It feels so silly to say but a lot of parenting is "new" to me now even though I have 2 children. My first, my beautiful dd has special needs and parenting her in those wee young years was a very different experience. Same love, different experience all the same. She is 4 yrs old and is non-mobile and we never encountered this type of scenario so I don't have much to refer to with first hand experience.

I do feel like my friend can and should be more assertive in stopping the biting. I feel like maybe a timeout is warranted after each bite but it doesn't happen. Not that she doesn't believe in timeout b/c she told me she timed her dd out for over an hour the other day for not admitting to biting on something in the house. My friend was furious over her dd lying (her word) to her. I feel that the same "consequence" should happen after each biting incident.
The sad thing is, she takes offense if anyone talks "wrong" or criticizes her dd. Even though, again, she admits to her dd being Hannibel Lector for the biting. I feel this is minimizing the matter.

The only real workable option is that *I* hover over my ds when he's in my friend's dd's presence and stop her myself if it happens and tell my friend. Staying away from the playground (where we meet most of the time) is not an option. Since I feel so dang isolated already from being a parent of a sn child. I really need that connection to the park since I see other moms/kids there too.
post #7 of 9
I've been on both sides of it. It feels terrible having a child bite, and it feels terrible having a bitten child.
I remember feeling angry and worried about the child that bit my son, thinking about how much more damage would have been done had he not been wearing a sweatshirt to cushion the bite.

At the age you're dealing with, about all you can offer is really close supervision. At some point it might become severe enough that you won't want to see your friend, just to protect your child.
post #8 of 9
Thread Starter 
I feel violated. Odd choice of word I know but it fits the way I feel.


Quote:
Originally Posted by Red Pajama View Post
...I remember feeling angry and worried about the child that bit my son, thinking about how much more damage would have been done had he not been wearing a sweatshirt to cushion the bite.
post #9 of 9
I'm all about letting the kids work things out and intervening as little as possible, but if a child is biting then the parent really needs to play a more preventative role. It sounds like your friend isn't really dealing with the problem.

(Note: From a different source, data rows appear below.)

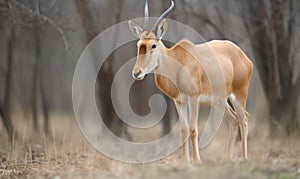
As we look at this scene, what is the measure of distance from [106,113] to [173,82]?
530 centimetres

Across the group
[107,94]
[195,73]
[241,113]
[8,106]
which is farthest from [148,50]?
[8,106]

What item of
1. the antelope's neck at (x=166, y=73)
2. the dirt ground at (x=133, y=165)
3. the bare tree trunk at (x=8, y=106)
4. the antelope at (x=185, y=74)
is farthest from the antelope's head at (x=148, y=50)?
the bare tree trunk at (x=8, y=106)

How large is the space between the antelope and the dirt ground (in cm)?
66

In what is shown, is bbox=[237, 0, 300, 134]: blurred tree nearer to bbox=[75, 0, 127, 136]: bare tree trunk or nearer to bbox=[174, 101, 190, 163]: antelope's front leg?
bbox=[75, 0, 127, 136]: bare tree trunk

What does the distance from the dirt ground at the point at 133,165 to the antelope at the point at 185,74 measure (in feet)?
2.16

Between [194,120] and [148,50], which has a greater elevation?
[148,50]

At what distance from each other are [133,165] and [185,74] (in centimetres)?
162

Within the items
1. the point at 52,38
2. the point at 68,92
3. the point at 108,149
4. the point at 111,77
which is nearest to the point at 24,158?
the point at 108,149

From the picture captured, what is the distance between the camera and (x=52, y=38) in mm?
16938

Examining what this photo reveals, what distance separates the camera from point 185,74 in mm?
9711

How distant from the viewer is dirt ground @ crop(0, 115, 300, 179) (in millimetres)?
6898

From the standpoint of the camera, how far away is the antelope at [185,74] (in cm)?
949

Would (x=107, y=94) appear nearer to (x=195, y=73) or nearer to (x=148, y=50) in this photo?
(x=195, y=73)

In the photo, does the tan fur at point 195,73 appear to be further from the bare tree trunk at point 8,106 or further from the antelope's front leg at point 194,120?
the bare tree trunk at point 8,106
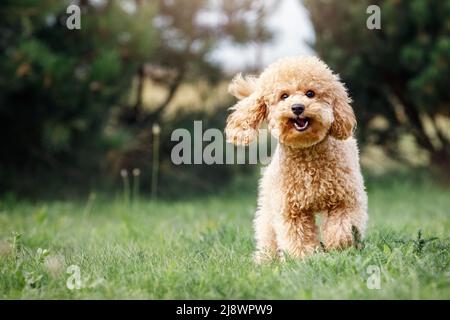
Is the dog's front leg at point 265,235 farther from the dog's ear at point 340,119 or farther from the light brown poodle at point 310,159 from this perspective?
the dog's ear at point 340,119

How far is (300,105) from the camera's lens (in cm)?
352

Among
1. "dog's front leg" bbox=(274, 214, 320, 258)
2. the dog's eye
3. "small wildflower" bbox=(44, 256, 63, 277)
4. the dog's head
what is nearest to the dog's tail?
the dog's head

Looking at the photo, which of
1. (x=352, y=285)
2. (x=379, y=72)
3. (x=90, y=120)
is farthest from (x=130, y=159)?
(x=352, y=285)

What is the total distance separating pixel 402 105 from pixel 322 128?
220 inches

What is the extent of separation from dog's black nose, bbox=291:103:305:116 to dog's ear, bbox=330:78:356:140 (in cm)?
27

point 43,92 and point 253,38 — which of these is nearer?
point 43,92

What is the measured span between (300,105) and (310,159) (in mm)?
374

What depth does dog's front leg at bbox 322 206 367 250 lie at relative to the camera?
358 centimetres

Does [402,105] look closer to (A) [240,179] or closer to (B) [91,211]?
(A) [240,179]

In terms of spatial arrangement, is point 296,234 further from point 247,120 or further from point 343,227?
point 247,120

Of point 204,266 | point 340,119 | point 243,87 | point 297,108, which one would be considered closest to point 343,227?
point 340,119

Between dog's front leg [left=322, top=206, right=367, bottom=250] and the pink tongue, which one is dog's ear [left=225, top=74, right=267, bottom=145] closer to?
the pink tongue

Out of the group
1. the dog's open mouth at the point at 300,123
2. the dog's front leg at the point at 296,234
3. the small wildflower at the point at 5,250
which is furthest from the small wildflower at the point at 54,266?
the dog's open mouth at the point at 300,123
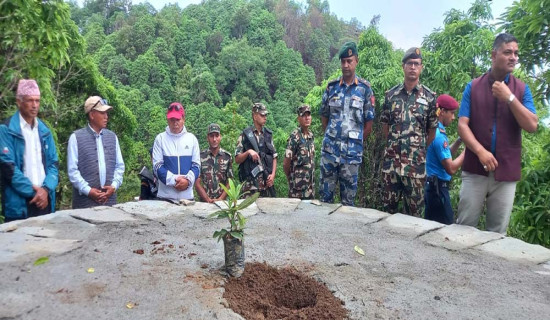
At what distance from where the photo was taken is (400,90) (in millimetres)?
4219

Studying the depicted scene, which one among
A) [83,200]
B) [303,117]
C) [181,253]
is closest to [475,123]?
[303,117]

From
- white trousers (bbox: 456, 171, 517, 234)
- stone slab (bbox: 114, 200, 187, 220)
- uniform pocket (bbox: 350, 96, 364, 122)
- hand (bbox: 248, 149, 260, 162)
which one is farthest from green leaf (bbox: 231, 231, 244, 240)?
hand (bbox: 248, 149, 260, 162)

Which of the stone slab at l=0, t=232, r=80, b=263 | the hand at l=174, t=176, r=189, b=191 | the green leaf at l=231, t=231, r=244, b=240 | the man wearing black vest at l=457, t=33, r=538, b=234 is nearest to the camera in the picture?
the green leaf at l=231, t=231, r=244, b=240

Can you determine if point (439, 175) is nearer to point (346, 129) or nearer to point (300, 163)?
point (346, 129)

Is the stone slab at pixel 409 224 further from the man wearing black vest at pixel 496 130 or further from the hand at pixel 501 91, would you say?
the hand at pixel 501 91

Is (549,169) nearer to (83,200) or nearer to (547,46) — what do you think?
(547,46)

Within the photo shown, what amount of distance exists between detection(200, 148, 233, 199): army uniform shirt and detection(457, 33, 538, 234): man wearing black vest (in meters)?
2.77

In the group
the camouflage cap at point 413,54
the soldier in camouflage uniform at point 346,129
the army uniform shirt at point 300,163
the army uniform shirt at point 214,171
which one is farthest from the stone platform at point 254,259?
the camouflage cap at point 413,54

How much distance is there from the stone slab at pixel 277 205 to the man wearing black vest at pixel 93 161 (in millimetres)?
1332

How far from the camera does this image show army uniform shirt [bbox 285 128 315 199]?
16.1ft

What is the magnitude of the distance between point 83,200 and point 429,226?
2.92m

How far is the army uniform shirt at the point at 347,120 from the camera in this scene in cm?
429

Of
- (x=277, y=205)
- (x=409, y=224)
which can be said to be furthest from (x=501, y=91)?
(x=277, y=205)

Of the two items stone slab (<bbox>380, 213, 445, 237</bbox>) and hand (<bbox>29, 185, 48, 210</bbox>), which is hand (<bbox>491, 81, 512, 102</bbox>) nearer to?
stone slab (<bbox>380, 213, 445, 237</bbox>)
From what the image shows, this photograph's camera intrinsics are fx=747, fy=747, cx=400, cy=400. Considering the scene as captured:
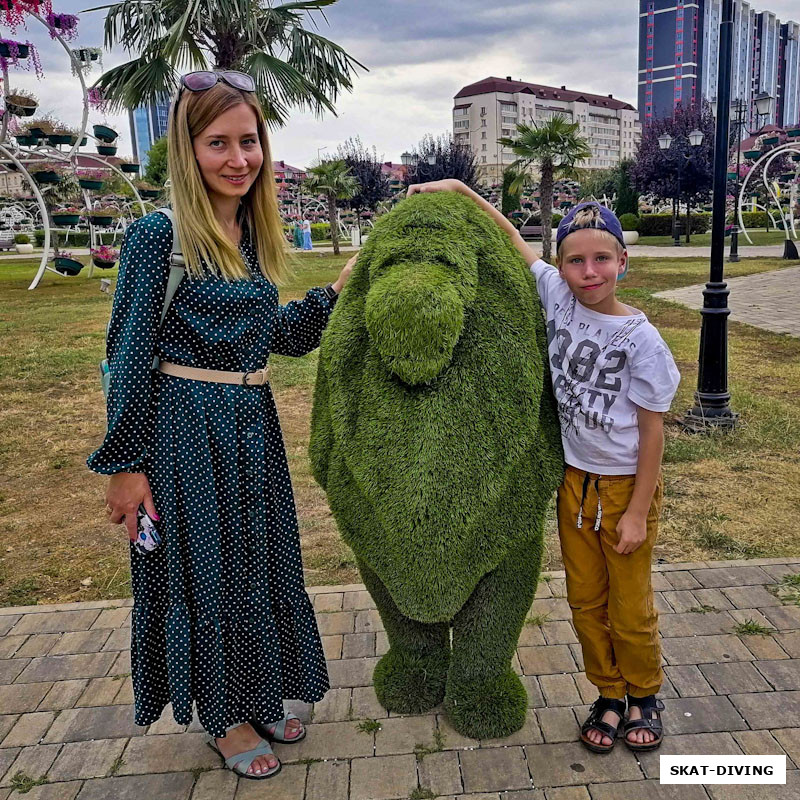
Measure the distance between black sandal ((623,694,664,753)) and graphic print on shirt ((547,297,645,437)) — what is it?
96cm

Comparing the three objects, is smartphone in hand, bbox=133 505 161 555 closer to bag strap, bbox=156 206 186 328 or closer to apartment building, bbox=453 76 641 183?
bag strap, bbox=156 206 186 328

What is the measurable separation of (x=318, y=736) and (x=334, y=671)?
40 centimetres

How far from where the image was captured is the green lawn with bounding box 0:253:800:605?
4070 millimetres

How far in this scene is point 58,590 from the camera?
3.87 metres

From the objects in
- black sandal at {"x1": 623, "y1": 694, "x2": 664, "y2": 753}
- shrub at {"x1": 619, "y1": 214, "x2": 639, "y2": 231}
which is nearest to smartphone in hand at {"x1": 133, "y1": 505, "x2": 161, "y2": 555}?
black sandal at {"x1": 623, "y1": 694, "x2": 664, "y2": 753}

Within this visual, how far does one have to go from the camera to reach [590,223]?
219 cm

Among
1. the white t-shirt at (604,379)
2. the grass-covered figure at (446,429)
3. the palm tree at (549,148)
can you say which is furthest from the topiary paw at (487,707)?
the palm tree at (549,148)

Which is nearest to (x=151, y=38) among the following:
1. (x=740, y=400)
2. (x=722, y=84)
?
(x=722, y=84)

There are things she could do besides time out (which i believe do not work anyway), but doing nothing is not right. It's hard being the parent of a toddler... sometimes it totally sucks.

Anyway I don't know what you can do, besides maybe tell your friend that you are nervous about getting together with her while her daughter is biting and she doesn't seem to be able to stop it. Maybe she'll open up and you can brainstorm strategies for preventing this from happening and how to deal with it. She may be mortified, but she probably is already.